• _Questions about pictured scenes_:
## Begin
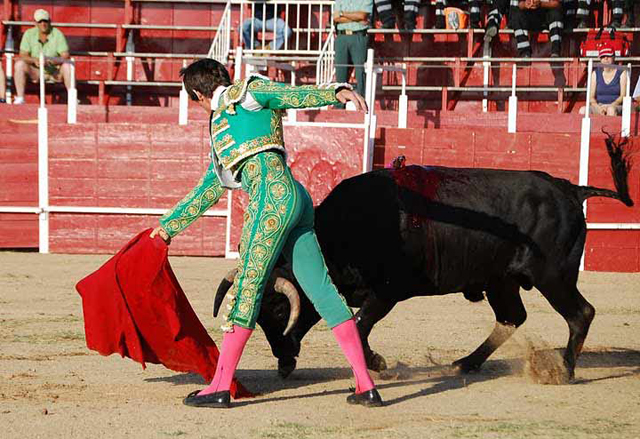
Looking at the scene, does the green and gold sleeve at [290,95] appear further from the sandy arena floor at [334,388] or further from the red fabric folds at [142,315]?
the sandy arena floor at [334,388]

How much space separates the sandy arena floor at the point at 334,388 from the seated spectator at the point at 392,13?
5.56 metres

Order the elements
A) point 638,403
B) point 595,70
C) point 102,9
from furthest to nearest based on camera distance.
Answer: point 102,9 < point 595,70 < point 638,403

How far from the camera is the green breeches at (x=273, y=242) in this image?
3.85 meters

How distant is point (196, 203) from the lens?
4.20 meters

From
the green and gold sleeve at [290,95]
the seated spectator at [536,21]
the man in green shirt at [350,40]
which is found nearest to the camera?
the green and gold sleeve at [290,95]

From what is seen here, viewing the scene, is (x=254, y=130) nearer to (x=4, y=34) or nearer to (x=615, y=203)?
(x=615, y=203)

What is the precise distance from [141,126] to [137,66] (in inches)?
122

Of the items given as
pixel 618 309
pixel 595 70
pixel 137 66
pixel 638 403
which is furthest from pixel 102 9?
pixel 638 403

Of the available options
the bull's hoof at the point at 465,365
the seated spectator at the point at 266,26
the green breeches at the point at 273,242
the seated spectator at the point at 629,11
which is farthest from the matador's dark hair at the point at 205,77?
the seated spectator at the point at 629,11

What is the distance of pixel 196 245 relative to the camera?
994 cm

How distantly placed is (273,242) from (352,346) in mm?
456

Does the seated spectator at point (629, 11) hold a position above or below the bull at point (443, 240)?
above

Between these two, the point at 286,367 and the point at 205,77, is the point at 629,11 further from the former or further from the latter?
the point at 205,77

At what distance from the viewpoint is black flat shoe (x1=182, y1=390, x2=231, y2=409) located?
3.96 meters
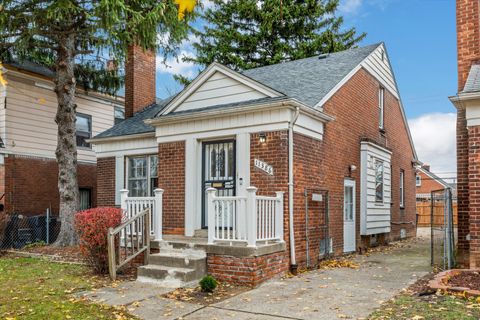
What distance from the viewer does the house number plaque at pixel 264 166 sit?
9.38 m

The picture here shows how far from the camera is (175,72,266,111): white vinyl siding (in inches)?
392

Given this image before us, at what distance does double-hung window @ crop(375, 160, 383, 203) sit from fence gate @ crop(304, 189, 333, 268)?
3.72 metres

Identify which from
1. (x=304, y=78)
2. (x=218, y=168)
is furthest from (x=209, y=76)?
(x=304, y=78)

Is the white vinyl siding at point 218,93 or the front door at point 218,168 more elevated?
the white vinyl siding at point 218,93

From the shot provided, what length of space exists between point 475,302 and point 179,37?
1069cm

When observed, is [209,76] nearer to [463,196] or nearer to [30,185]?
[463,196]

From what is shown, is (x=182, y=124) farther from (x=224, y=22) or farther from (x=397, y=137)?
(x=224, y=22)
## End
• _Required task_: Reproduce everything from the start of the records down to the line containing "4.20 meters", including that line, and leave the pictures out of your answer.

• _Completed task_:
Looking at the scene, does the green and gold sleeve at [290,95] appear further from the sandy arena floor at [334,388] or further from the red fabric folds at [142,315]?
the sandy arena floor at [334,388]

How much space separates the sandy arena floor at the point at 334,388 from the seated spectator at the point at 392,13?
5.56 metres

Order the elements
A) point 638,403
B) point 595,70
C) point 102,9
from furthest to nearest based on camera distance.
Answer: point 102,9 < point 595,70 < point 638,403

How far from the camera is the green breeches at (x=273, y=242) in this image?
3.85 meters

How distant is point (196, 203) from the lens?
4.20 meters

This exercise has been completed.